Problem details:
From the line containing "Across the options" through the last line of the entries below, repeat each line word for word and leave out the rest.

Rows:
▶

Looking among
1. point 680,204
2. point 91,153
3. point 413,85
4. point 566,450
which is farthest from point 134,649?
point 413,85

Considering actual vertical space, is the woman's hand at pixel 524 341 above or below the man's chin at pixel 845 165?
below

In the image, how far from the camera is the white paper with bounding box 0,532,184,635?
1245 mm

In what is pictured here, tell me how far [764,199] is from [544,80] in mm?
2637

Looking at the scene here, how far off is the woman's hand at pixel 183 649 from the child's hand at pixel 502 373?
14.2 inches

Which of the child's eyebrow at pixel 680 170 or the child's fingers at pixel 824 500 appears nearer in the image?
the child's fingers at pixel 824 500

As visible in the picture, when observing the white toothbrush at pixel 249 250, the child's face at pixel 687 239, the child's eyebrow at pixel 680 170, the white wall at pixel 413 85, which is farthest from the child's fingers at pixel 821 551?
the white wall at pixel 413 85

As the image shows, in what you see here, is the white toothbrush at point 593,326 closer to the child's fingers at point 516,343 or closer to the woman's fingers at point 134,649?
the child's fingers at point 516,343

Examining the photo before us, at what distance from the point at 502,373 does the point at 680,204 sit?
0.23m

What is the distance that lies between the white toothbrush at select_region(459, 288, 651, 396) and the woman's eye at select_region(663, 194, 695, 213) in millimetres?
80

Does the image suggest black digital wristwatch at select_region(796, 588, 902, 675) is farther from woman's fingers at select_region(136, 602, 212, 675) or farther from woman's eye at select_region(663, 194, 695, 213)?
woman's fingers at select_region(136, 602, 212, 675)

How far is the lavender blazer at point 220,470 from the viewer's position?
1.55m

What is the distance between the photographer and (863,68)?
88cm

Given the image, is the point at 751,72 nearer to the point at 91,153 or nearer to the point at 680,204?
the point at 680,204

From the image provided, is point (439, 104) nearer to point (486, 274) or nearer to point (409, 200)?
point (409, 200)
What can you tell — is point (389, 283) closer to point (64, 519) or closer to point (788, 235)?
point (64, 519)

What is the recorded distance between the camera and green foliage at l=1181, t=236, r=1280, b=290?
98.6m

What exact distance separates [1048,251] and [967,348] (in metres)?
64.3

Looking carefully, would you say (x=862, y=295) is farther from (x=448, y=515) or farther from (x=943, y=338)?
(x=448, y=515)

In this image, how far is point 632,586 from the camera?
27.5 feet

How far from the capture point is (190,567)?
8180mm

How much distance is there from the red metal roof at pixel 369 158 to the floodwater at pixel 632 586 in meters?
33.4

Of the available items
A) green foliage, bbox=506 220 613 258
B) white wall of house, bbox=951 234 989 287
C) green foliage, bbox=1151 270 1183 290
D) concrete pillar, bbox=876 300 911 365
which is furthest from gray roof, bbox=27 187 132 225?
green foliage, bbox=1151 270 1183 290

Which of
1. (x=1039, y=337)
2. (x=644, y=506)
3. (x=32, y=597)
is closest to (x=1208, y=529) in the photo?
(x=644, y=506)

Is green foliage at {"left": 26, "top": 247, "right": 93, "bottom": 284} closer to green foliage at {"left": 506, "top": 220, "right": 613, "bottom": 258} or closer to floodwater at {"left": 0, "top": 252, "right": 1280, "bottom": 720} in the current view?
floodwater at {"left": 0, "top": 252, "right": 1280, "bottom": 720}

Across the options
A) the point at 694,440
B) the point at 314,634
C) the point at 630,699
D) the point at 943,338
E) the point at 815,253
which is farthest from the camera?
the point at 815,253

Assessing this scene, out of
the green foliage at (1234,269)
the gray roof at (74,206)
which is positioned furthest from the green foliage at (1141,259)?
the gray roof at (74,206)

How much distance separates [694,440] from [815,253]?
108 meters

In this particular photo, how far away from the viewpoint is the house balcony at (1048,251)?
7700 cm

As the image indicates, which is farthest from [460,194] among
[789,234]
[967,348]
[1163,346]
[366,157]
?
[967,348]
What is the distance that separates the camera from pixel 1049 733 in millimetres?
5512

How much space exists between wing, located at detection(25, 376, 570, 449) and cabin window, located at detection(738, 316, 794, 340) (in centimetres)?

◀

Completed task:
Across the options
A) the point at 694,440
B) the point at 314,634
C) the point at 630,699
D) the point at 943,338
E) the point at 815,253
which is farthest from the camera?
the point at 815,253

Assessing this scene, out of
the green foliage at (1234,269)
the gray roof at (74,206)
which is positioned furthest from the green foliage at (1141,259)?
the gray roof at (74,206)

How much distance separates [694,440] from [815,253]?
108 meters

In this particular photo, how far away from the viewpoint is the house balcony at (1048,251)?
7700 cm

As the image indicates, which is farthest from [460,194] among
[789,234]
[967,348]
[1163,346]
[366,157]
?
[967,348]
What is the distance that separates the camera from pixel 1049 733 in millimetres?
5512

How much space exists between wing, located at detection(25, 376, 570, 449) and cabin window, located at detection(738, 316, 794, 340) (in centimetres)?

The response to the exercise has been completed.